REQUIREMENT
Images excluded, repeat each entry below exactly.

INPUT DATA
= Beginning of Section =

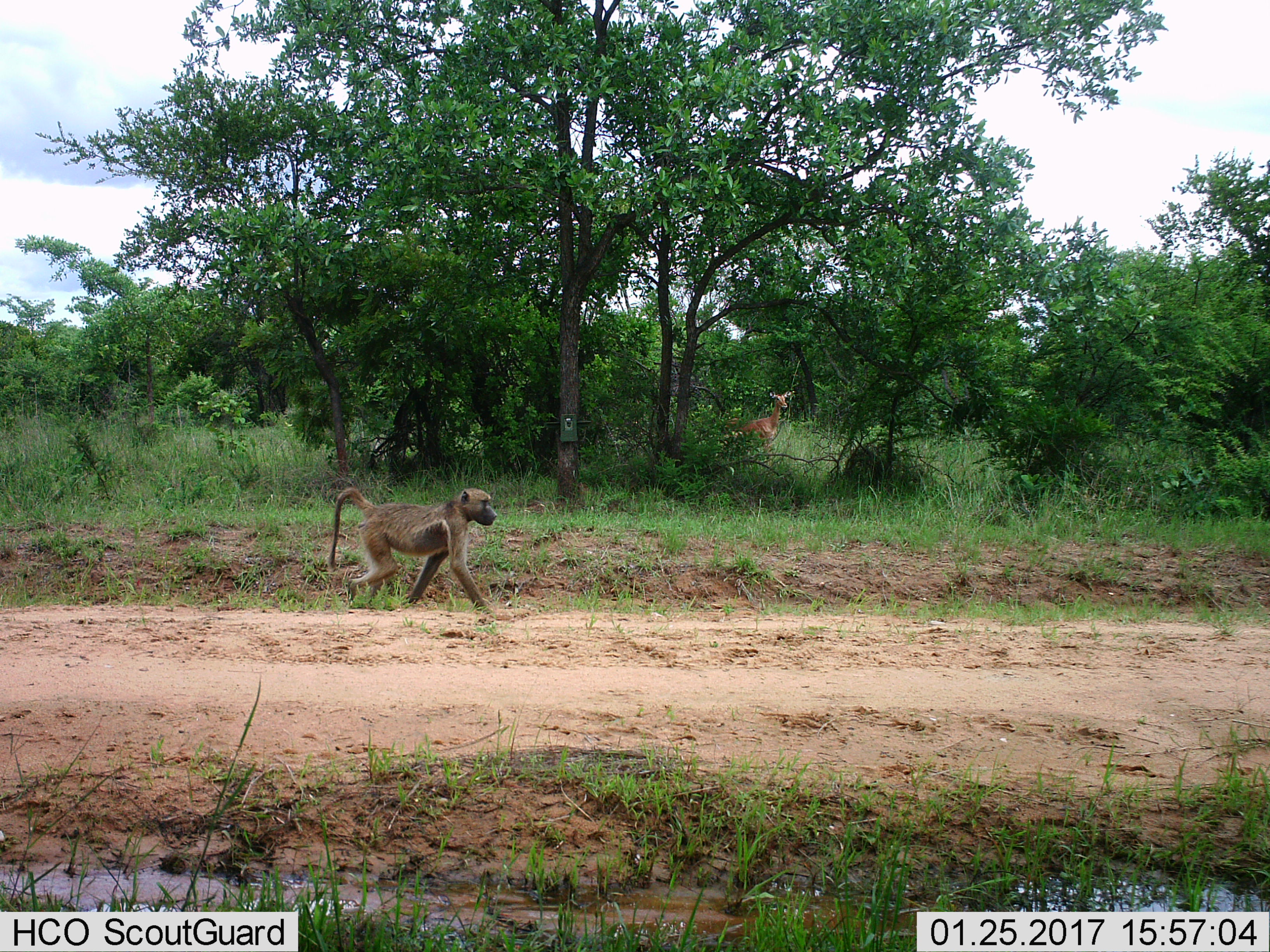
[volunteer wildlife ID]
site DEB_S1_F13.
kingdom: Animalia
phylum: Chordata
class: Mammalia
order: Primates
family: Cercopithecidae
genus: Papio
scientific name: Papio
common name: baboon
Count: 1.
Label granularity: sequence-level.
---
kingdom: Animalia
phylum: Chordata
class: Mammalia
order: Artiodactyla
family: Bovidae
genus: Aepyceros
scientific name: Aepyceros melampus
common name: impala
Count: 1.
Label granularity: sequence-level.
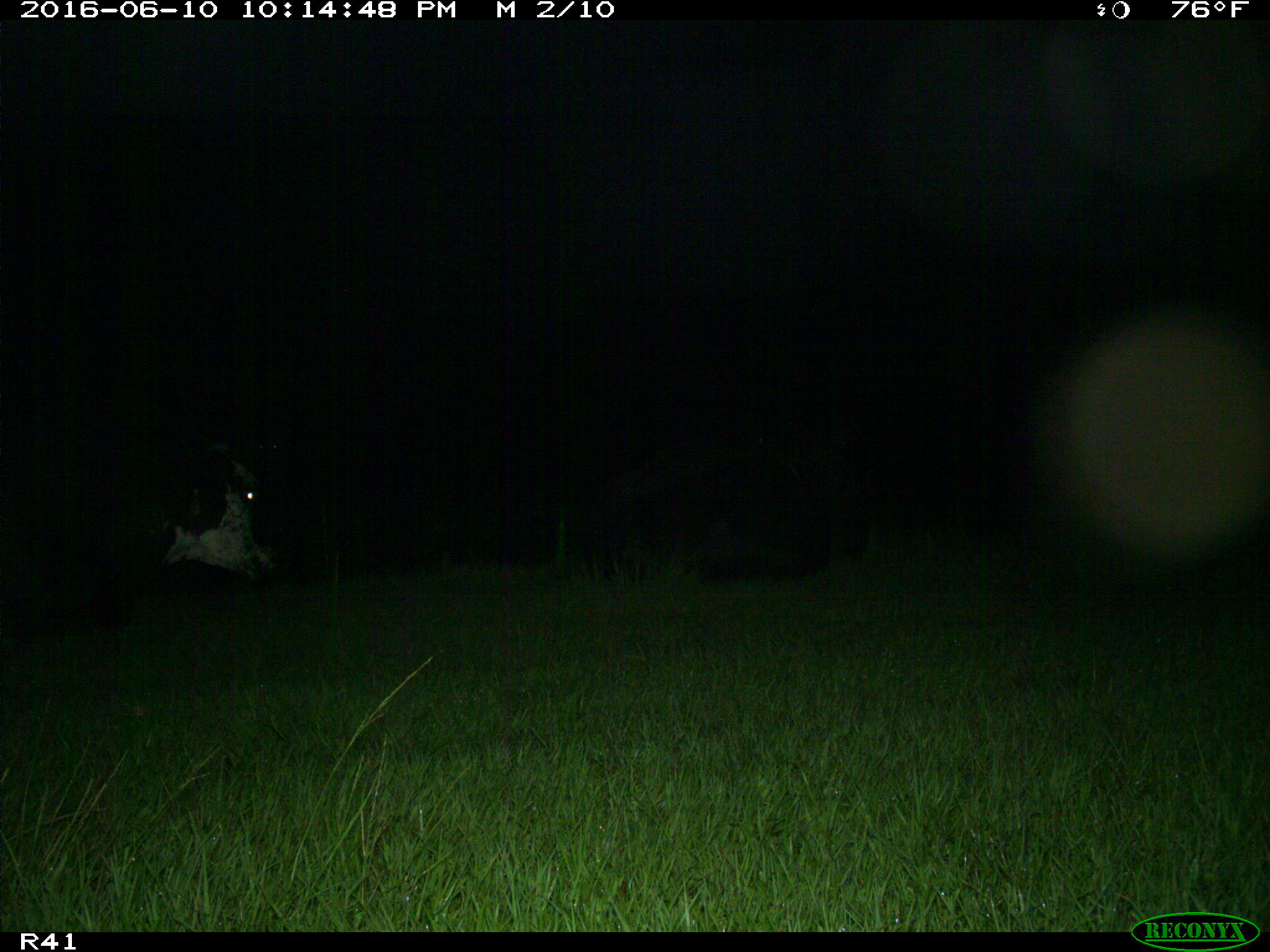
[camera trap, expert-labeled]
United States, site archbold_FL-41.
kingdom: Animalia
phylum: Chordata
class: Mammalia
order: Artiodactyla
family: Bovidae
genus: Bos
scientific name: Bos taurus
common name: domestic cow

= End of Section =

SOLUTION TO THIS PROBLEM
[volunteer wildlife ID]
site DEB_S1_F13.
kingdom: Animalia
phylum: Chordata
class: Mammalia
order: Primates
family: Cercopithecidae
genus: Papio
scientific name: Papio
common name: baboon
Count: 1.
Label granularity: sequence-level.
---
kingdom: Animalia
phylum: Chordata
class: Mammalia
order: Artiodactyla
family: Bovidae
genus: Aepyceros
scientific name: Aepyceros melampus
common name: impala
Count: 1.
Label granularity: sequence-level.
[camera trap, expert-labeled]
United States, site archbold_FL-41.
kingdom: Animalia
phylum: Chordata
class: Mammalia
order: Artiodactyla
family: Bovidae
genus: Bos
scientific name: Bos taurus
common name: domestic cow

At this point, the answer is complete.